WORK INSTRUCTION:
Please return, exactly and only, the lines beginning at the top of the entries below and ending with the line containing "Consult a qualified"; keep out the pictures.

DATA:
'''

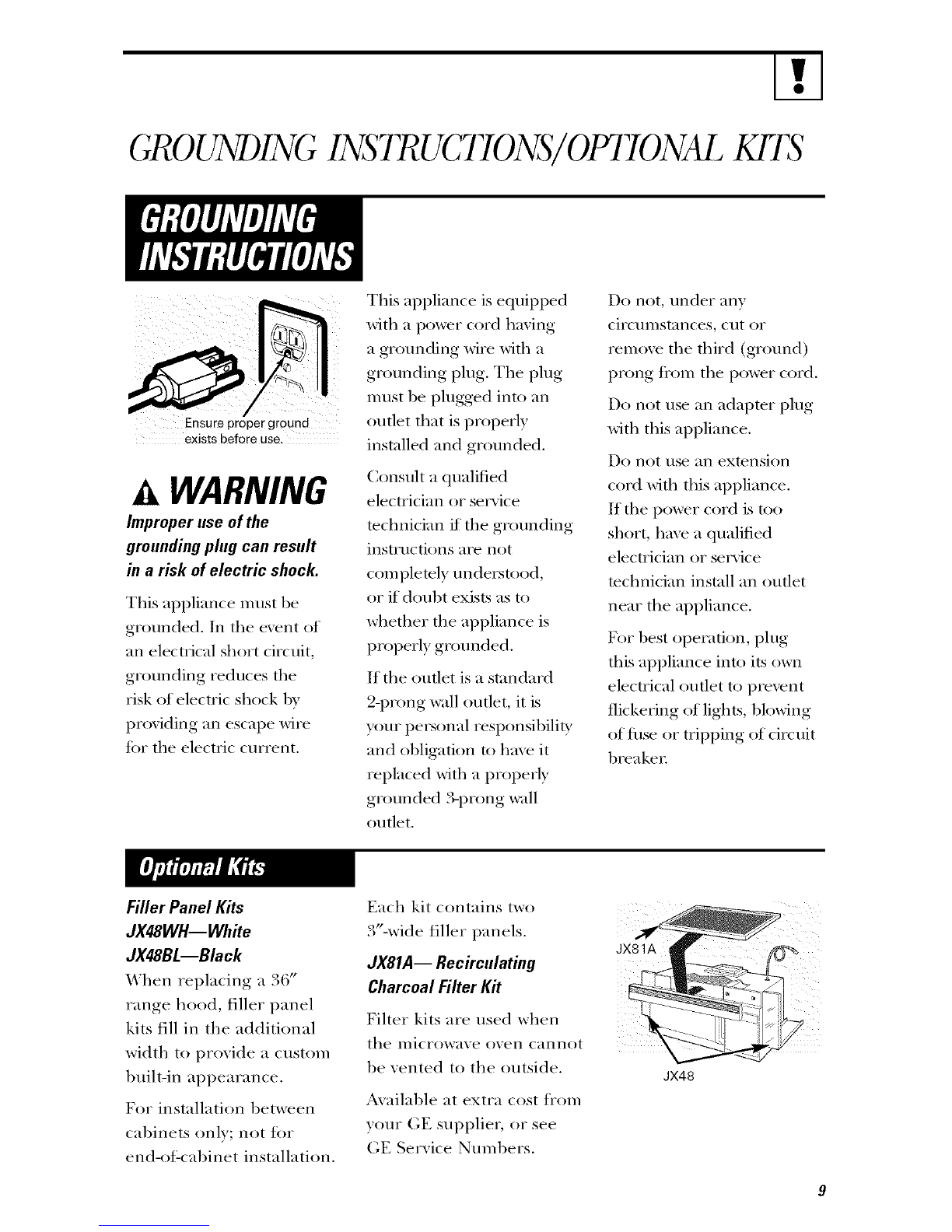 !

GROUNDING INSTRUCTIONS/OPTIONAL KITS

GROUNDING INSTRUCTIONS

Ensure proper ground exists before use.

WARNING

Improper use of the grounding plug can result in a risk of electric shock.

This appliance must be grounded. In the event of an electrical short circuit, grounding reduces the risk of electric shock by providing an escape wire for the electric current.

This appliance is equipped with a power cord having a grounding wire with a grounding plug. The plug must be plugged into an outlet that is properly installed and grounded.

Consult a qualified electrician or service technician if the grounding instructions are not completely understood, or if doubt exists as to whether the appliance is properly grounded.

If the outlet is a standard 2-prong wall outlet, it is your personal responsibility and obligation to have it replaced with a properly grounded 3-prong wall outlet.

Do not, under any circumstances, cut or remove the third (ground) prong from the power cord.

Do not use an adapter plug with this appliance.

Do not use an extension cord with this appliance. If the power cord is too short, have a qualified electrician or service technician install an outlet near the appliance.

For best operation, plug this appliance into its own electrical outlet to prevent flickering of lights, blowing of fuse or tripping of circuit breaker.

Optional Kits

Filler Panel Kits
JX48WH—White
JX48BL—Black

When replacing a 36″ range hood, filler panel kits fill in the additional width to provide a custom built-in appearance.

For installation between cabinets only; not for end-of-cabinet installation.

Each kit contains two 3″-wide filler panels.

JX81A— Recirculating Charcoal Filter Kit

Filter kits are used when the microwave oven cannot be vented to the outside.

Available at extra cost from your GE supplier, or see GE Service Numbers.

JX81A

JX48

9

'''

RESPONSE:
 !

GROUNDING INSTRUCTIONS/OPTIONAL KITS

GROUNDING INSTRUCTIONS

Ensure proper ground exists before use.

WARNING

Improper use of the grounding plug can result in a risk of electric shock.

This appliance must be grounded. In the event of an electrical short circuit, grounding reduces the risk of electric shock by providing an escape wire for the electric current.

This appliance is equipped with a power cord having a grounding wire with a grounding plug. The plug must be plugged into an outlet that is properly installed and grounded.

Consult a qualified electrician or service technician if the grounding instructions are not completely understood, or if doubt exists as to whether the appliance is properly grounded.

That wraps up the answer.